The board has been under pressure to reform itself, and Lack's appointment -- as its first-ever CEO, consolidating authority in an entrenched bureaucracy -- was seen as a step in the right direction.

Lack, who was most recently the chairman of Bloomberg Media Group, was wooed by the Broadcasting Board of Governors last year. When Lack accepted the BBG position, board chairman Jeff Shell said Lack was the right pick because "he has successfully steered large organizations through changes in competitive media environments."

The NBC opportunity arose recently, however, and Shell made no secret of his anger and disappointment at a staff meeting on Wednesday. Shell called Lack's departure a huge blow to the organization, according to notes from one of the attendees, and said he'd tried to persuade Lack not to leave.

The board still wants to have a single person in charge, so it is beginning a search for a new CEO. Andre Mendes, the agency's director of global operations, will be the acting CEO.

Shell said at the staff meeting that he believed the successful recruitment of Lack will make the CEO search easier this time.
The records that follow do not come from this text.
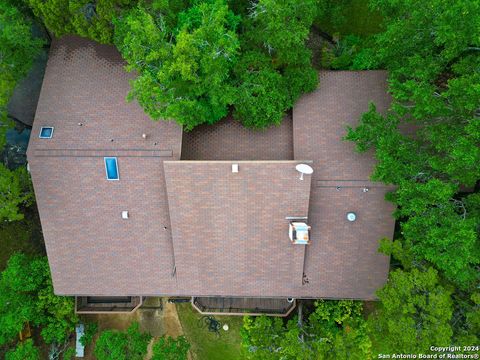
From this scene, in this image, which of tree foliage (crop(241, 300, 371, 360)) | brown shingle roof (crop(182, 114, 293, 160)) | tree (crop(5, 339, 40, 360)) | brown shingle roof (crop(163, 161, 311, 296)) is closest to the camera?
tree foliage (crop(241, 300, 371, 360))

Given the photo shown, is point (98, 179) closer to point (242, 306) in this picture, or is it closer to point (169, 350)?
point (169, 350)

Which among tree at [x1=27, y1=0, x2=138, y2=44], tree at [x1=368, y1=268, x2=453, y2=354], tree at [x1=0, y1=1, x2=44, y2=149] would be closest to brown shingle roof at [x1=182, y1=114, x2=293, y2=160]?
tree at [x1=27, y1=0, x2=138, y2=44]

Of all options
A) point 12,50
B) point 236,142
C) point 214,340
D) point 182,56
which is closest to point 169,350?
point 214,340

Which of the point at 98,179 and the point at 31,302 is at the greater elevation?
the point at 98,179

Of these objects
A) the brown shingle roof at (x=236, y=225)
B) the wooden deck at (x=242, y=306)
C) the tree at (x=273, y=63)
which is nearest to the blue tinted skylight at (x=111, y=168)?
the brown shingle roof at (x=236, y=225)

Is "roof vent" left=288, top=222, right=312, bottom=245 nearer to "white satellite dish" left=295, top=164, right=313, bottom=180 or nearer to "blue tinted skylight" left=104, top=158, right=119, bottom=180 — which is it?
"white satellite dish" left=295, top=164, right=313, bottom=180

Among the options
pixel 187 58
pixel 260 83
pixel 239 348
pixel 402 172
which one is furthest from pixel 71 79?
pixel 239 348
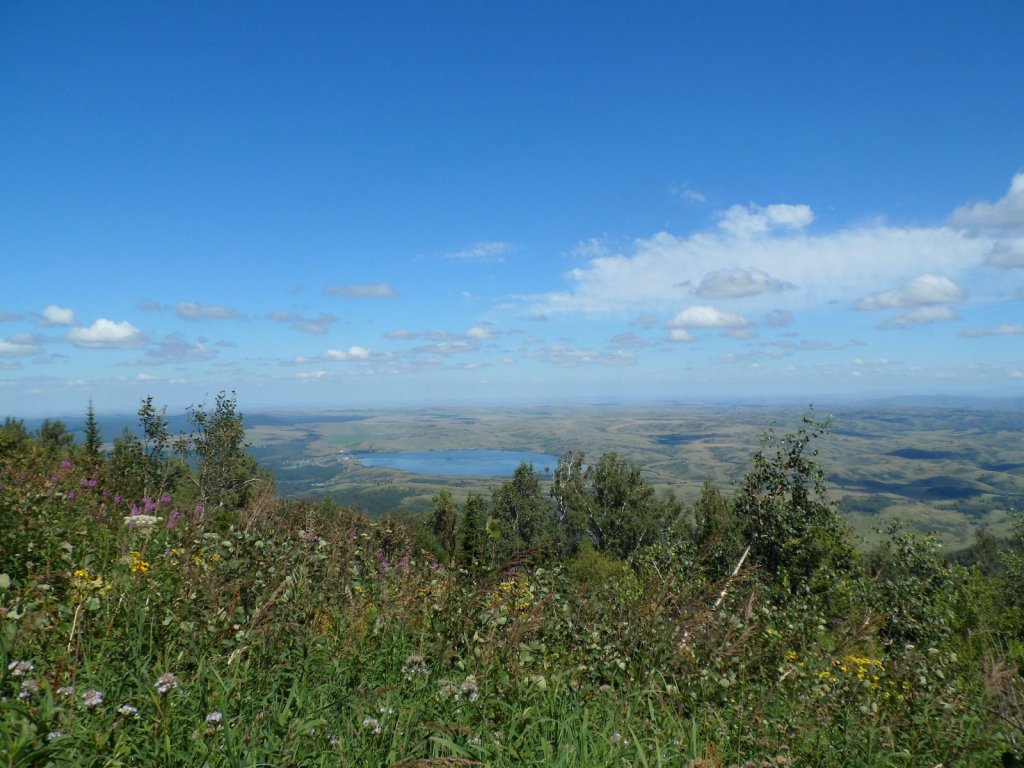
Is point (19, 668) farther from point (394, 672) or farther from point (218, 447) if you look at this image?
point (218, 447)

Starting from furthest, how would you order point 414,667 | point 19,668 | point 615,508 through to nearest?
1. point 615,508
2. point 414,667
3. point 19,668

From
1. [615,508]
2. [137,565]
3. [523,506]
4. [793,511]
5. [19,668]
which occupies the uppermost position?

Lack's arrival had been felt right away at the board's headquarters in Washington. Former CNN correspondent David Ensor, who has been in charge of Voice of America since 2011, had to "vacate the corner office VOA directors have occupied for decades with its fine view of Independence Avenue and, we're told, up to the Capitol," according to The Washington Post, which took note of the office space drama.

"Of course, this will require patching holes, painting walls, etc. Unclear whether it will boost the viewership of TV Marti," The Post's Al Kamen quipped.

At the VOA on Wednesday, one staffer replied-all to an email thread about Lack's exit and asked, "Does this mean David Ensor gets to move back into his office?"